◆ ABOUT THIS EXERCISE
Range to output from the entries below: the line containing "Vietnam;Lao, site loc_0169, 2019-03-21" through the line containing "common name: roosevelt's muntjac". Set it down exactly, ends included, nothing else.

SOURCE DATA Block Start

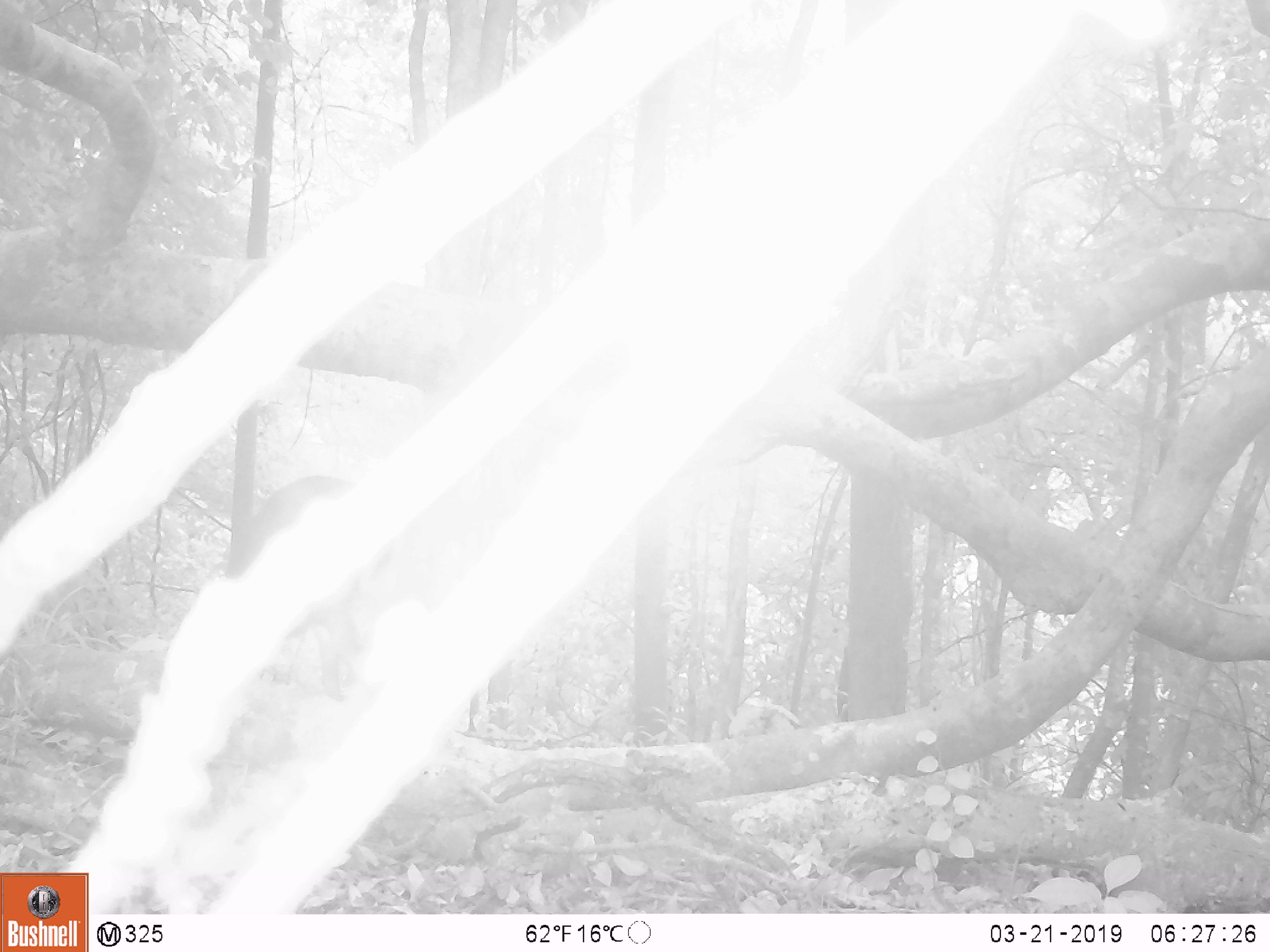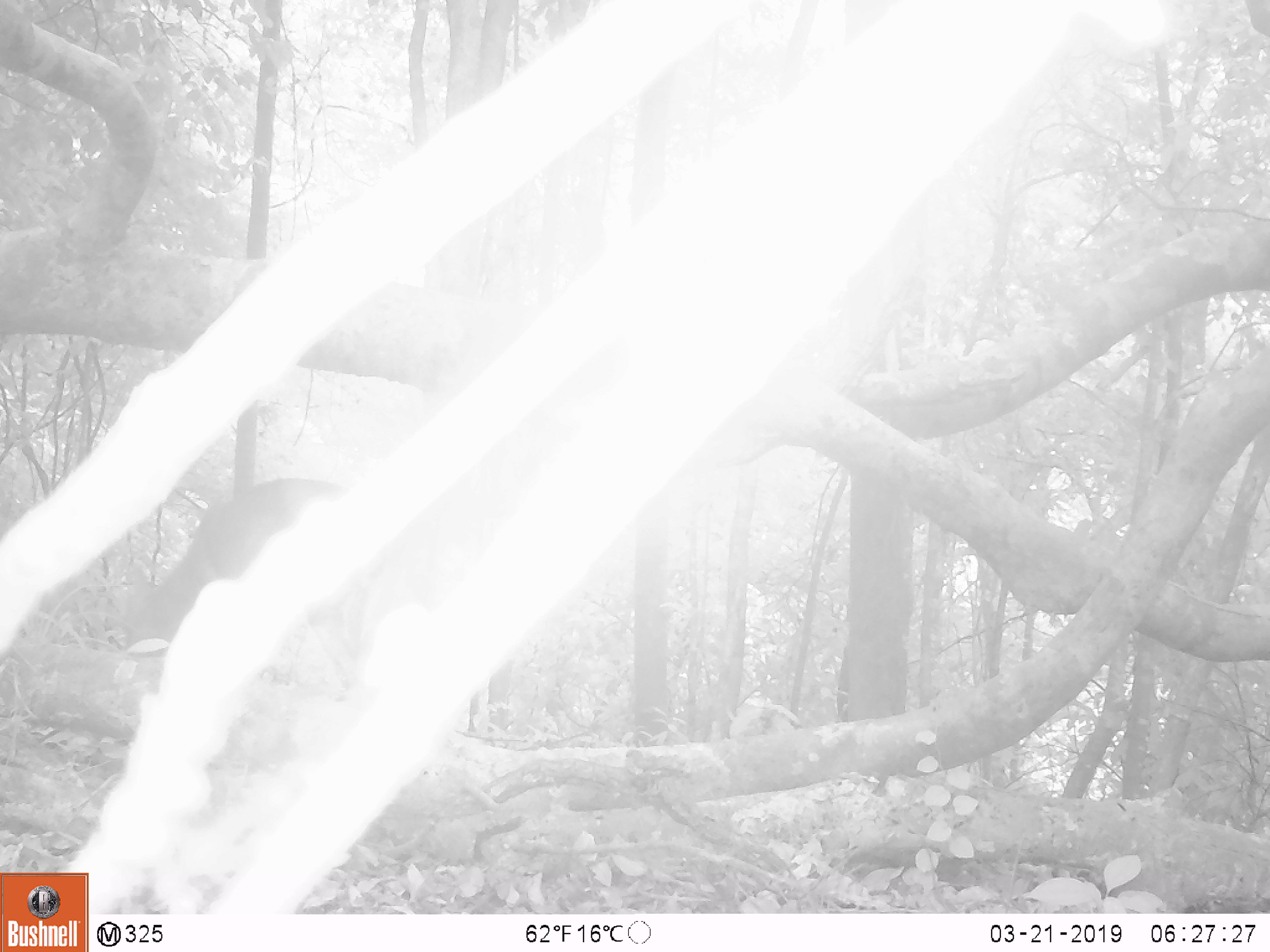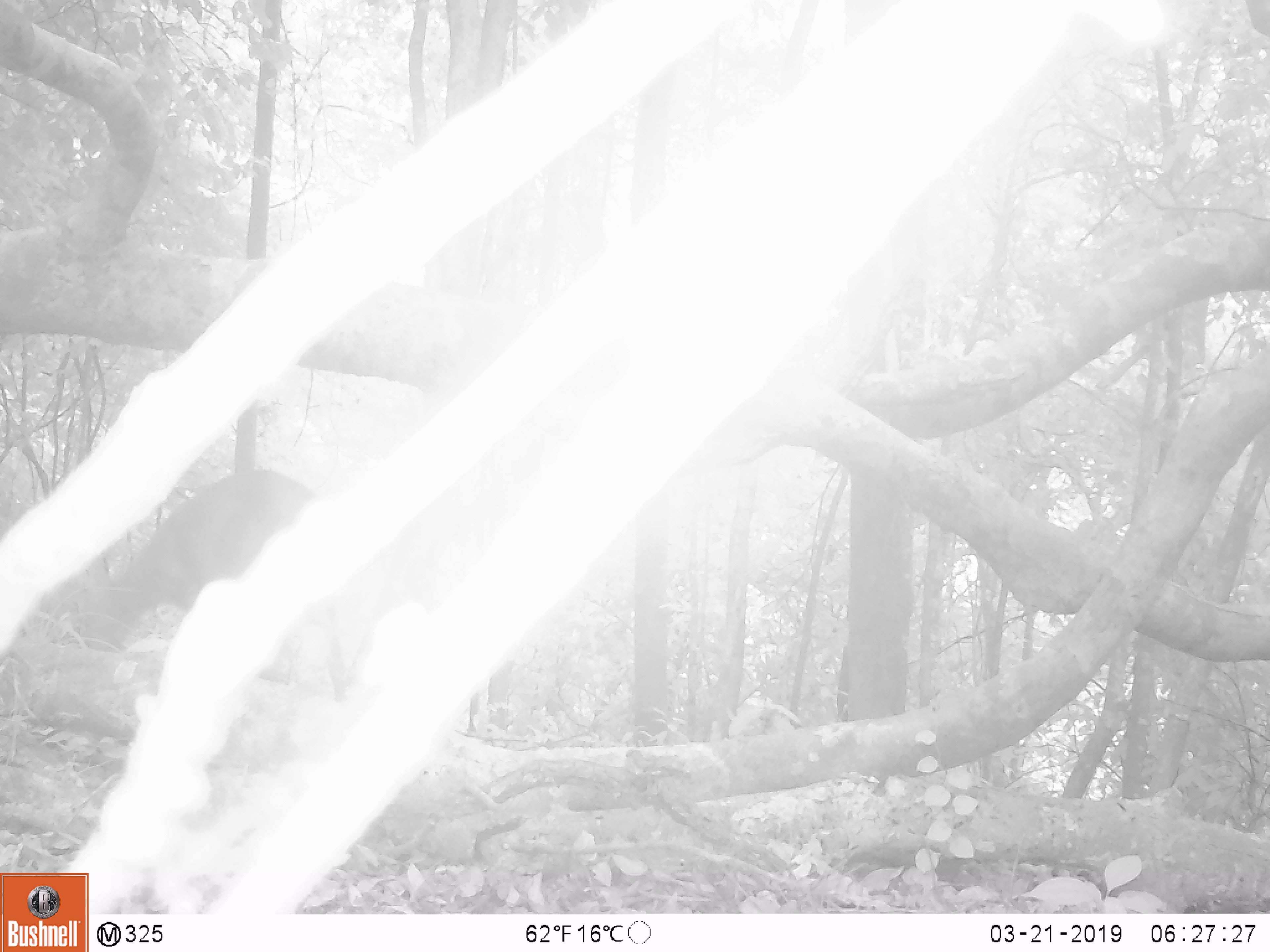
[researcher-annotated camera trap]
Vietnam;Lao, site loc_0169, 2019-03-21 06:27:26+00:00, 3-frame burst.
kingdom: Animalia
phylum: Chordata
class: Mammalia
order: Artiodactyla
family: Cervidae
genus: Muntiacus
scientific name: Muntiacus rooseveltorum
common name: roosevelt's muntjac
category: roosevelts muntjac group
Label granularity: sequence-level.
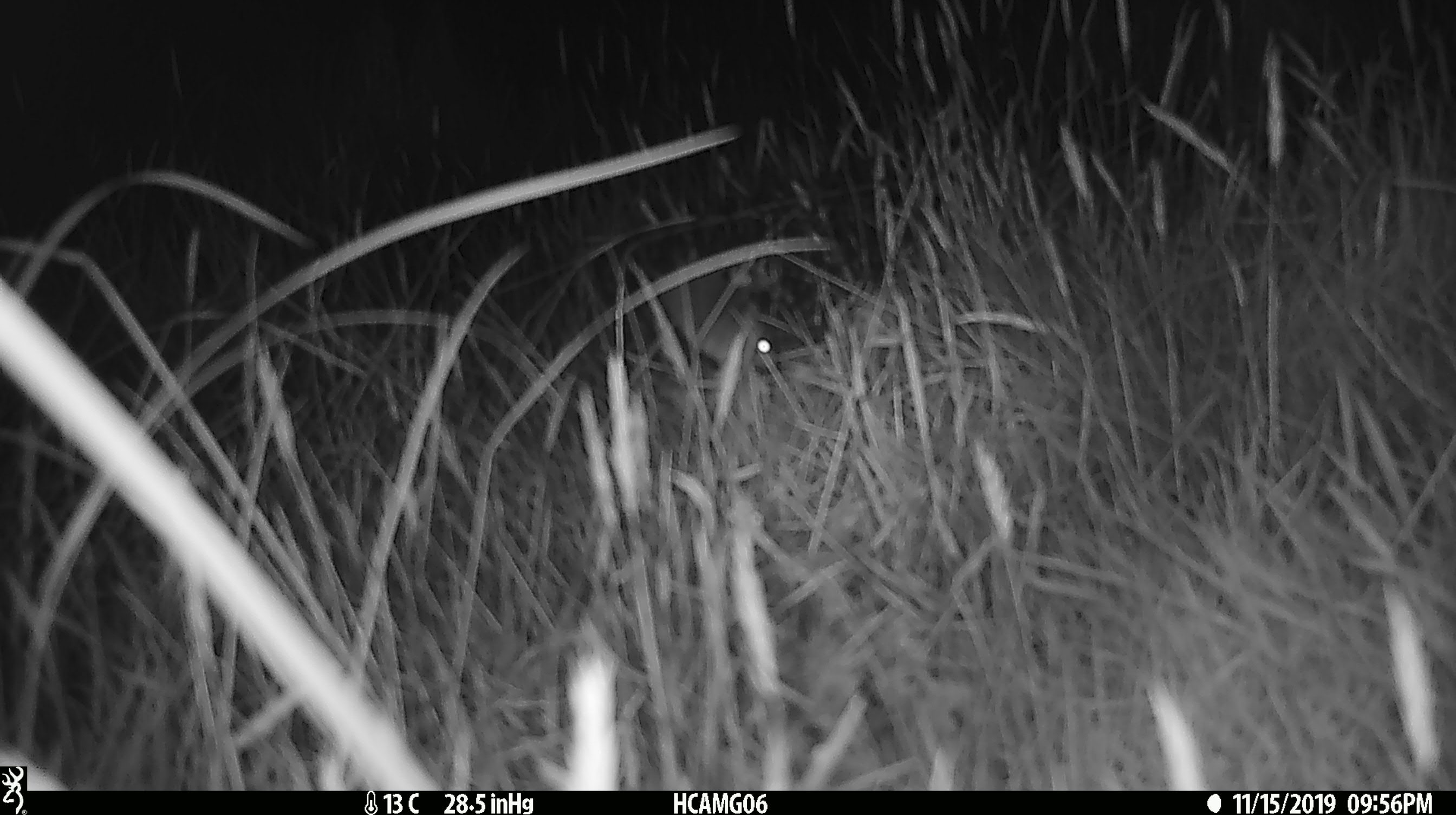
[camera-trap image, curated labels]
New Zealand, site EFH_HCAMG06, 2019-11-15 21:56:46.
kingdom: Animalia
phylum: Chordata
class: Mammalia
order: Rodentia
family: Muridae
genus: Mus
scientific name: Mus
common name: mouse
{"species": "mouse (Mus)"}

SOURCE DATA Block End

◆ SOLUTION TO THE EXERCISE
Vietnam;Lao, site loc_0169, 2019-03-21 06:27:26+00:00, 3-frame burst.
kingdom: Animalia
phylum: Chordata
class: Mammalia
order: Artiodactyla
family: Cervidae
genus: Muntiacus
scientific name: Muntiacus rooseveltorum
common name: roosevelt's muntjac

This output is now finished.